- _What you should do_: Rewrite the stretch of data from the line containing "Which among" through the line containing "9 centimetres", substituting "most distant" for "farthest" and leaving all other text as it stands. Return only those lines.

START

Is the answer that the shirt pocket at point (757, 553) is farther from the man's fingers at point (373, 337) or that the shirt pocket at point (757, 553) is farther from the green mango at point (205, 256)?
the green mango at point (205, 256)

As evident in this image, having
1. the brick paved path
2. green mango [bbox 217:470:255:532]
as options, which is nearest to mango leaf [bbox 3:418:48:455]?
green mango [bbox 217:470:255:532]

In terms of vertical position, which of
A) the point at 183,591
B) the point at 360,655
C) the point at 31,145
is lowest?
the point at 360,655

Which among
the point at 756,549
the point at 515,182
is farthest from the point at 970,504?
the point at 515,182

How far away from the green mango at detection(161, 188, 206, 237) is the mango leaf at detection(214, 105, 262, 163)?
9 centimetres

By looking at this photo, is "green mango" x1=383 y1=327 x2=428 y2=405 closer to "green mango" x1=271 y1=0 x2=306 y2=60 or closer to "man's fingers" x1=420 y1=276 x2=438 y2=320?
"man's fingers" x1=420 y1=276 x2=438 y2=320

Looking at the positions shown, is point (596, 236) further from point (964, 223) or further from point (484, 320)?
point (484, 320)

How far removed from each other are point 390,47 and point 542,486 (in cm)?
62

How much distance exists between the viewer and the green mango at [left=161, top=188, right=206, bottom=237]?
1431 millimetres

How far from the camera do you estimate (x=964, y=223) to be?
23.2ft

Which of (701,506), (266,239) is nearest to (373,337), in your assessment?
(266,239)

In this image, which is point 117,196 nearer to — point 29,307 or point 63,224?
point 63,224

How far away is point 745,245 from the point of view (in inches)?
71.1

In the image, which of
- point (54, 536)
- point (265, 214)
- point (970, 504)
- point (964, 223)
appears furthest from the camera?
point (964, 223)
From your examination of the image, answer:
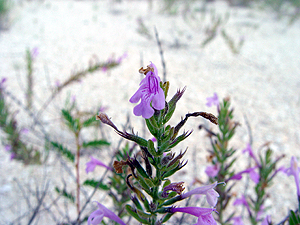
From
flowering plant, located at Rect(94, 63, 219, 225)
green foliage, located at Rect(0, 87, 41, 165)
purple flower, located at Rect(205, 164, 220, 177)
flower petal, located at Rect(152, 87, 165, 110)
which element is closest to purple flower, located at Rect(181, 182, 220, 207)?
flowering plant, located at Rect(94, 63, 219, 225)

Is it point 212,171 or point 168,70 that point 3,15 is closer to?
point 168,70

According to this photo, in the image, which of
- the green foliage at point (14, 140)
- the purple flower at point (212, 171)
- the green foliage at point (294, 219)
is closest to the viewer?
the green foliage at point (294, 219)

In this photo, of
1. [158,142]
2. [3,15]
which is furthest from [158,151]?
[3,15]

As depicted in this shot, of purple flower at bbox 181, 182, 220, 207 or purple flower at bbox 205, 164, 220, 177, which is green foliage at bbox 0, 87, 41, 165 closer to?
purple flower at bbox 205, 164, 220, 177

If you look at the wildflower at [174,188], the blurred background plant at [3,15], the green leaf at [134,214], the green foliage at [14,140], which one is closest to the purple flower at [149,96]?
the wildflower at [174,188]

END

- _Response_:
Which among
the point at 756,549
the point at 515,182
is most distant from the point at 970,504?
the point at 515,182

How far away from the green mango at detection(161, 188, 206, 237) is the mango leaf at detection(214, 105, 262, 163)?
9 centimetres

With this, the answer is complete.